Challenge » Transcribe the lines below verbatim, skipping the images.

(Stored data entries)
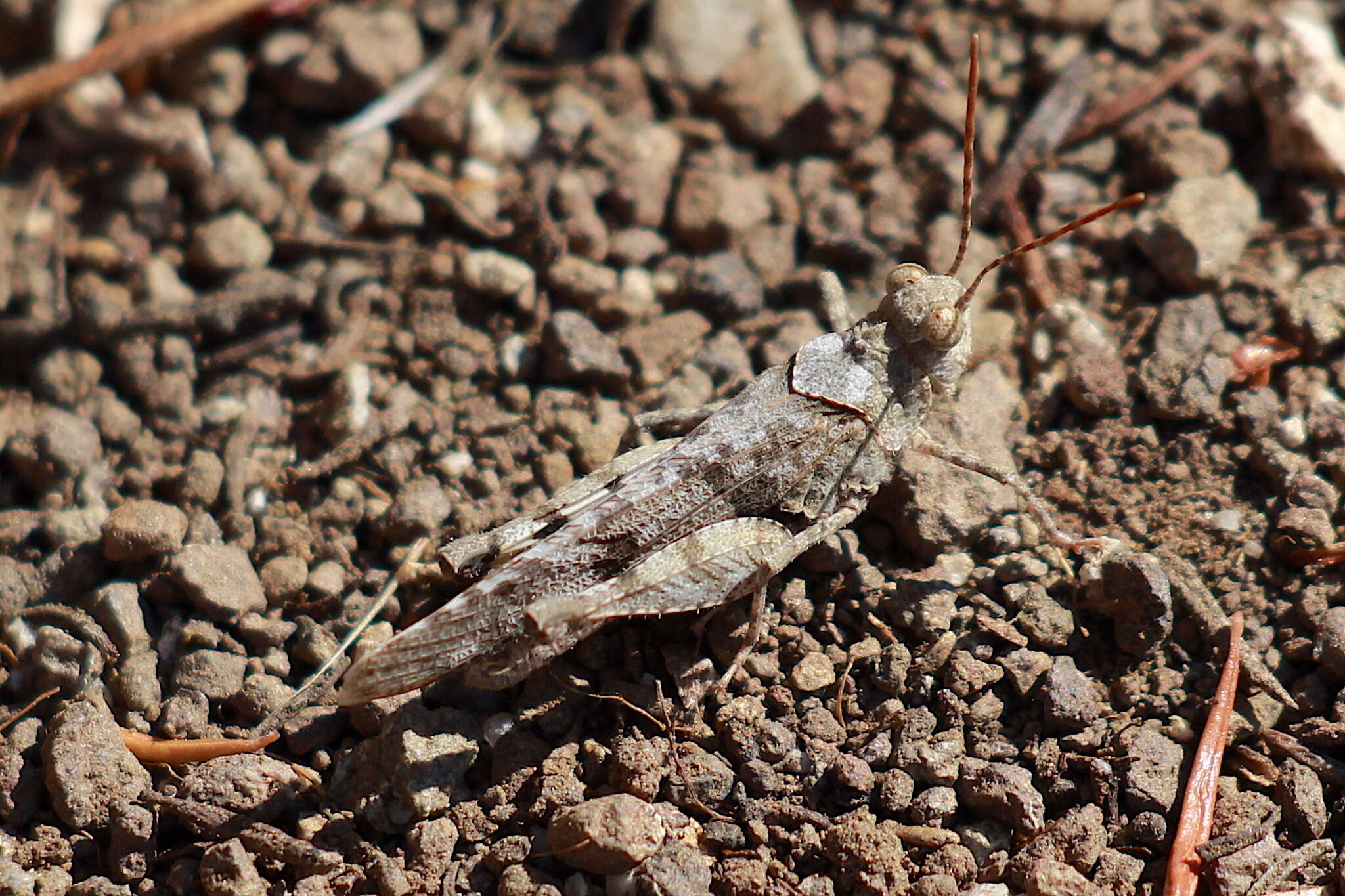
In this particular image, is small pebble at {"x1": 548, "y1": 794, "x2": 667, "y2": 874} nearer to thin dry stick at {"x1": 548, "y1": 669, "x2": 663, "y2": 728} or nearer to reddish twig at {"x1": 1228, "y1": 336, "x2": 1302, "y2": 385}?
thin dry stick at {"x1": 548, "y1": 669, "x2": 663, "y2": 728}

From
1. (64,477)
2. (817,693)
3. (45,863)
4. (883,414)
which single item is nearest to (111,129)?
(64,477)

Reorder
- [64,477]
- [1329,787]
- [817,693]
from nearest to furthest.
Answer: [1329,787]
[817,693]
[64,477]

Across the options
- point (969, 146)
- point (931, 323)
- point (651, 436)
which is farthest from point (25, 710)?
point (969, 146)

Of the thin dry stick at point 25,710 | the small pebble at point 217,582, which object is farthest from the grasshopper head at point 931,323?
the thin dry stick at point 25,710

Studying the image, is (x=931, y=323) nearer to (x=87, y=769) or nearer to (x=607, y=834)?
(x=607, y=834)

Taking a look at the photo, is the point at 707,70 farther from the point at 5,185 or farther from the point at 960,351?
the point at 5,185

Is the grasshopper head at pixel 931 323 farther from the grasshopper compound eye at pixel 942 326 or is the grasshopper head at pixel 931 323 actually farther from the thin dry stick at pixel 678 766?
the thin dry stick at pixel 678 766

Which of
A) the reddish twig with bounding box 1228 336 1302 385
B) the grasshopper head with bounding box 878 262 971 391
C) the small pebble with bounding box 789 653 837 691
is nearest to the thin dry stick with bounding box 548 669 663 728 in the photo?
the small pebble with bounding box 789 653 837 691
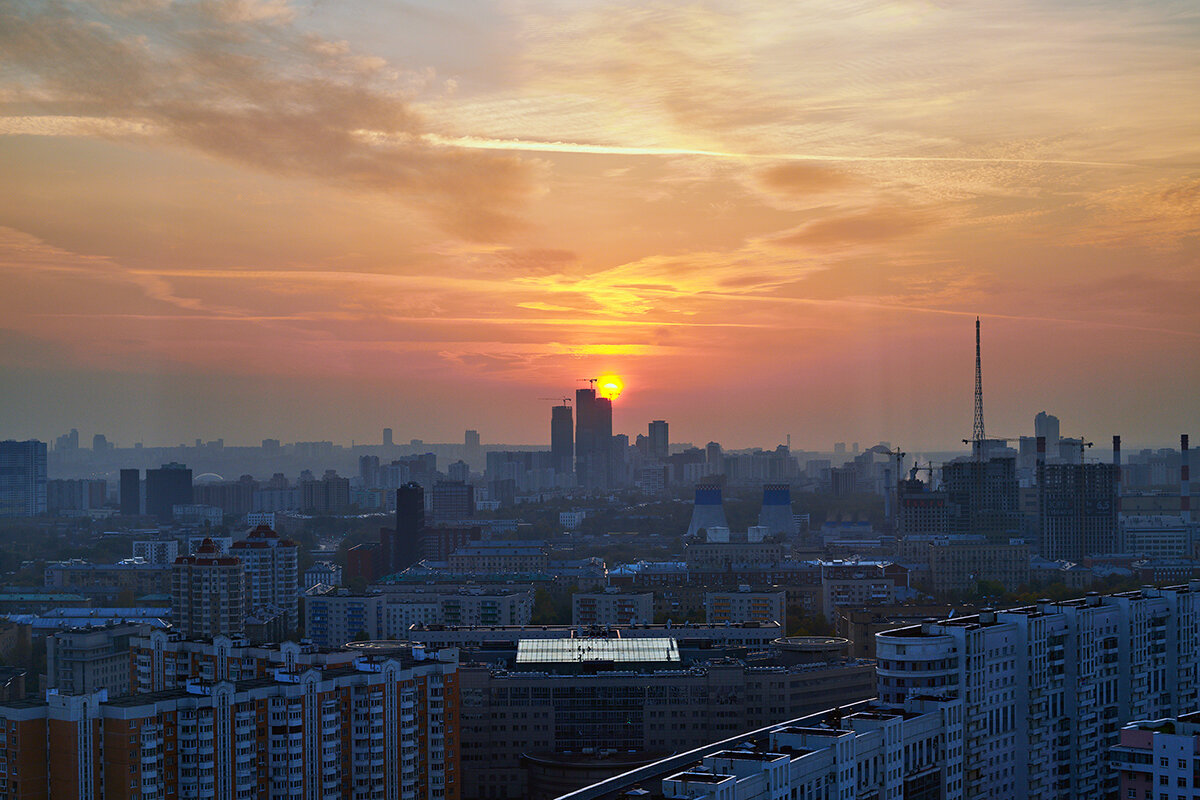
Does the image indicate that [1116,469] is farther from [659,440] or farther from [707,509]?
[659,440]

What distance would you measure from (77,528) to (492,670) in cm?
3885

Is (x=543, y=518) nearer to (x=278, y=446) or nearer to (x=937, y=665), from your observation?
(x=278, y=446)

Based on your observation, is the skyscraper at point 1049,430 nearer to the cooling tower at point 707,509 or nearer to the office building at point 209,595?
the cooling tower at point 707,509

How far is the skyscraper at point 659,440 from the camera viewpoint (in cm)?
9969

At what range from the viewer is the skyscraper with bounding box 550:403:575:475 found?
90.9m

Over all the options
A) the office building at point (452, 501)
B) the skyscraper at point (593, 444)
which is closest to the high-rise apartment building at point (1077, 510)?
the office building at point (452, 501)

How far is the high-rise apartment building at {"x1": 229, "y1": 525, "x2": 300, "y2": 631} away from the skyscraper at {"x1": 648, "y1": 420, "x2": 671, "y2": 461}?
6650 centimetres

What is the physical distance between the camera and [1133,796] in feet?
36.3

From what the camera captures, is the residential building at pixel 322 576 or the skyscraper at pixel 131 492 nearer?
the residential building at pixel 322 576

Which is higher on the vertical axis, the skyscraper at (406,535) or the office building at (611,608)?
the skyscraper at (406,535)

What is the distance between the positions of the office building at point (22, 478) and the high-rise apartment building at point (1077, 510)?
34691mm

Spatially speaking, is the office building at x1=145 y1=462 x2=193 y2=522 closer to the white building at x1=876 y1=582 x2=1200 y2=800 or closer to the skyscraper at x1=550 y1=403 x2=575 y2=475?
the skyscraper at x1=550 y1=403 x2=575 y2=475

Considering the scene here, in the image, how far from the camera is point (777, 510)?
61.8 metres

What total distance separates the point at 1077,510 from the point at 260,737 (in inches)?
1463
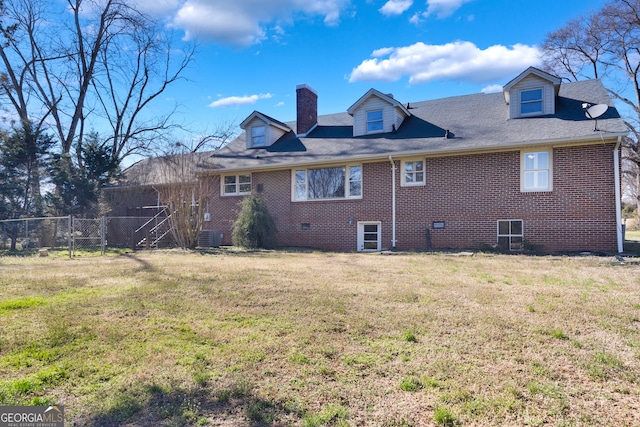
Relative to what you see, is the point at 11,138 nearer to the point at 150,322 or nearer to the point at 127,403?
the point at 150,322

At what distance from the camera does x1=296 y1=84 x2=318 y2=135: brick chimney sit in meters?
18.0

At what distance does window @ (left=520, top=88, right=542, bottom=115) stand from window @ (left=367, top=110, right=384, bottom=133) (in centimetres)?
495

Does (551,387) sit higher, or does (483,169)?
(483,169)

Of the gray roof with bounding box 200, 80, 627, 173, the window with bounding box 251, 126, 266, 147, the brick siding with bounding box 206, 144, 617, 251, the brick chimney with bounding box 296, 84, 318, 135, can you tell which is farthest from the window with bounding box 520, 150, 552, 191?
the window with bounding box 251, 126, 266, 147

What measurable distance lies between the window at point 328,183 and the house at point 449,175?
4 centimetres

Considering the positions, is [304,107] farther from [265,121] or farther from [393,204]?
[393,204]

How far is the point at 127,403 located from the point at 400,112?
1476 centimetres

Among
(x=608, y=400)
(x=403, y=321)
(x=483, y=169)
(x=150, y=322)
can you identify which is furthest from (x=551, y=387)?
(x=483, y=169)

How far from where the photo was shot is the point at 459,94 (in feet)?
55.6

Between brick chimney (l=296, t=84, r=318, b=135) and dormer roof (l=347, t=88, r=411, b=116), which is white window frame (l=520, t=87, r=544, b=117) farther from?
brick chimney (l=296, t=84, r=318, b=135)

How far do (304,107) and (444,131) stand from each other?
268 inches

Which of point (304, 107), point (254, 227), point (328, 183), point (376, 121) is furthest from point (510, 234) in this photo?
point (304, 107)

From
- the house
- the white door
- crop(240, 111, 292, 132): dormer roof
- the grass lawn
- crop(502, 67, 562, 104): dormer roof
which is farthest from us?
crop(240, 111, 292, 132): dormer roof

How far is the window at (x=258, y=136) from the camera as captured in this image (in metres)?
18.2
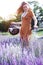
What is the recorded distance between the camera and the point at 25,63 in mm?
1092

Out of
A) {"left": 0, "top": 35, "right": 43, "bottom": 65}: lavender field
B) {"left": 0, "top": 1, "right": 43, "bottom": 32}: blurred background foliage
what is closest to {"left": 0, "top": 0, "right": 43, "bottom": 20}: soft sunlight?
{"left": 0, "top": 1, "right": 43, "bottom": 32}: blurred background foliage

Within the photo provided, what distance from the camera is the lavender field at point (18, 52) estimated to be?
110cm

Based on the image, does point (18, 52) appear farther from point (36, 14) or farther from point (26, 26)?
point (36, 14)

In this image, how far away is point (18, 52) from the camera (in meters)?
1.11

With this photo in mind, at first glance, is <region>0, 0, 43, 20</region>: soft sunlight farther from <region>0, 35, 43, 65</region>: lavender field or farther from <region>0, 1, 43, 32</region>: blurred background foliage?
<region>0, 35, 43, 65</region>: lavender field

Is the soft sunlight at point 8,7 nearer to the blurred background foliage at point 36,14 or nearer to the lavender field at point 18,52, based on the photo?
the blurred background foliage at point 36,14

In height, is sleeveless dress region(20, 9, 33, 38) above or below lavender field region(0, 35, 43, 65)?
above

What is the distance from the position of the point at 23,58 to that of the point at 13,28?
0.88 ft

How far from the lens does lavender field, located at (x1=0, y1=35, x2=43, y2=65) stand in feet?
3.60

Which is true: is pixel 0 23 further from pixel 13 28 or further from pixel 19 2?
pixel 19 2

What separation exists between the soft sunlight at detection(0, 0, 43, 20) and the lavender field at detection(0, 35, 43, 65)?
0.63 ft

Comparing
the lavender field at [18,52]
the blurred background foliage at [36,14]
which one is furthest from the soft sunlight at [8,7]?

Task answer »
In this particular image, is small pebble at {"x1": 548, "y1": 794, "x2": 667, "y2": 874} nearer to thin dry stick at {"x1": 548, "y1": 669, "x2": 663, "y2": 728} or nearer to reddish twig at {"x1": 1228, "y1": 336, "x2": 1302, "y2": 385}?
thin dry stick at {"x1": 548, "y1": 669, "x2": 663, "y2": 728}

From
1. (64,477)
2. (817,693)
3. (45,863)
4. (883,414)
which single item is nearest to (111,129)?
(64,477)

Reorder
- [64,477]
- [1329,787]
- [817,693]
from nearest to furthest.
Answer: [1329,787]
[817,693]
[64,477]

Across the options
- point (969, 146)
- point (931, 323)
- point (651, 436)
which is farthest from point (25, 710)?
point (969, 146)

Of the thin dry stick at point 25,710 | the small pebble at point 217,582, which object is farthest from the grasshopper head at point 931,323?
the thin dry stick at point 25,710

Studying the image, is (x=931, y=323) nearer to (x=87, y=769) or nearer to (x=607, y=834)?
(x=607, y=834)

Taking a look at the photo, is the point at 707,70 farther from the point at 5,185 or farther from the point at 960,351?
the point at 5,185

Is the grasshopper head at pixel 931 323 farther from the grasshopper compound eye at pixel 942 326 or is the grasshopper head at pixel 931 323 actually farther from the thin dry stick at pixel 678 766?
the thin dry stick at pixel 678 766

Which of
A) the reddish twig with bounding box 1228 336 1302 385
B) the grasshopper head with bounding box 878 262 971 391
C) the small pebble with bounding box 789 653 837 691
is nearest to the thin dry stick with bounding box 548 669 663 728 in the photo?
the small pebble with bounding box 789 653 837 691
Does the image indicate that [1116,469] is farther from [659,440] or farther from [707,509]?
[659,440]

What distance would you measure from (77,528) to (492,670) in cm?
3885

Is (x=543, y=518) nearer to (x=278, y=446) or nearer to (x=937, y=665), from your observation?
(x=278, y=446)

Based on your observation, is the skyscraper at point 1049,430 nearer to the cooling tower at point 707,509 or nearer to the office building at point 209,595?
the cooling tower at point 707,509

How far is the skyscraper at point 659,440 from the camera viewpoint (in cm)?
9969

At what range from the viewer is the skyscraper with bounding box 550:403:575:475 found?
90.9m

Over all the options
A) the office building at point (452, 501)
B) the skyscraper at point (593, 444)
which is closest to the high-rise apartment building at point (1077, 510)?
the office building at point (452, 501)

How far is the high-rise apartment building at {"x1": 229, "y1": 525, "x2": 300, "y2": 631} away from the skyscraper at {"x1": 648, "y1": 420, "x2": 671, "y2": 461}?
6650 centimetres

What is the physical distance between the camera and [1133,796] in feet?
36.3

From what the camera captures, is the residential building at pixel 322 576 or the skyscraper at pixel 131 492 nearer?
the residential building at pixel 322 576

Which is higher on the vertical axis, the skyscraper at (406,535) or the office building at (611,608)?
the skyscraper at (406,535)

What is the distance between the positions of the office building at point (22, 478) and the high-rise apartment building at point (1077, 510)?
34691mm

Spatially speaking, is the office building at x1=145 y1=462 x2=193 y2=522 closer to the white building at x1=876 y1=582 x2=1200 y2=800 or closer to the skyscraper at x1=550 y1=403 x2=575 y2=475?
the skyscraper at x1=550 y1=403 x2=575 y2=475

Considering the scene here, in the image, how far from the camera is point (777, 510)?
61.8 metres

What total distance separates the point at 1077,510 from the point at 260,737 (in inches)?
1463
Relative to what you see, is the point at 11,138 nearer to the point at 150,322 or nearer to the point at 127,403?
the point at 150,322

At what distance from the camera does x1=296 y1=84 x2=318 y2=135: brick chimney sit in meters?
18.0

At what distance does window @ (left=520, top=88, right=542, bottom=115) stand from window @ (left=367, top=110, right=384, bottom=133) (in centimetres)?
495

Does (551,387) sit higher, or does (483,169)?
(483,169)

Of the gray roof with bounding box 200, 80, 627, 173, the window with bounding box 251, 126, 266, 147, the brick siding with bounding box 206, 144, 617, 251, the brick chimney with bounding box 296, 84, 318, 135, can you tell which is farthest from the window with bounding box 520, 150, 552, 191?
the window with bounding box 251, 126, 266, 147

What measurable distance lies between the window at point 328,183 and the house at point 449,175?
4 centimetres

Considering the positions, is [304,107] farther from [265,121] or farther from [393,204]?
[393,204]

How far is the point at 127,403 located from the point at 400,112?
1476 centimetres

Among
(x=608, y=400)
(x=403, y=321)
(x=483, y=169)
(x=150, y=322)
can you identify which is furthest from (x=551, y=387)?
(x=483, y=169)

How far from where the photo was shot is the point at 459,94 (in feet)?
55.6

Between brick chimney (l=296, t=84, r=318, b=135) and dormer roof (l=347, t=88, r=411, b=116), which is white window frame (l=520, t=87, r=544, b=117) farther from?
brick chimney (l=296, t=84, r=318, b=135)

How far do (304,107) and (444,131) stand from each other?
268 inches

Which of point (304, 107), point (254, 227), point (328, 183), point (376, 121) is furthest from point (510, 234) in this photo?
point (304, 107)

From
- the house
- the white door
- crop(240, 111, 292, 132): dormer roof
- the grass lawn
- crop(502, 67, 562, 104): dormer roof
which is farthest from us?
crop(240, 111, 292, 132): dormer roof

How far is the window at (x=258, y=136) from the camera as captured in this image (in metres)?
18.2
What is the recorded distance between the camera and the point at 25,63 in mm?
1092

Out of
A) {"left": 0, "top": 35, "right": 43, "bottom": 65}: lavender field
B) {"left": 0, "top": 1, "right": 43, "bottom": 32}: blurred background foliage
what is closest to {"left": 0, "top": 0, "right": 43, "bottom": 20}: soft sunlight?
{"left": 0, "top": 1, "right": 43, "bottom": 32}: blurred background foliage

Within the photo provided, what distance from the camera is the lavender field at point (18, 52) estimated to be?
110cm

Based on the image, does point (18, 52) appear farther from point (36, 14) or farther from point (26, 26)?
point (36, 14)

In this image, how far away is point (18, 52) from the camera (in meters)?
1.11

With this photo in mind, at first glance, is <region>0, 0, 43, 20</region>: soft sunlight farther from <region>0, 35, 43, 65</region>: lavender field or farther from <region>0, 1, 43, 32</region>: blurred background foliage?
<region>0, 35, 43, 65</region>: lavender field

Is the soft sunlight at point 8,7 nearer to the blurred background foliage at point 36,14 or nearer to the lavender field at point 18,52, based on the photo?
the blurred background foliage at point 36,14

In height, is sleeveless dress region(20, 9, 33, 38) above or below lavender field region(0, 35, 43, 65)?
above

What is the distance from the position of the point at 23,58 to that of the point at 13,28?
0.88 ft

How far from the lens does lavender field, located at (x1=0, y1=35, x2=43, y2=65) stand in feet?
3.60

Which is true: is pixel 0 23 further from pixel 13 28 or further from pixel 19 2?
pixel 19 2

What separation exists between the soft sunlight at detection(0, 0, 43, 20) and the lavender field at detection(0, 35, 43, 65)?
0.63 ft

Comparing
the lavender field at [18,52]
the blurred background foliage at [36,14]
which one is furthest from the soft sunlight at [8,7]?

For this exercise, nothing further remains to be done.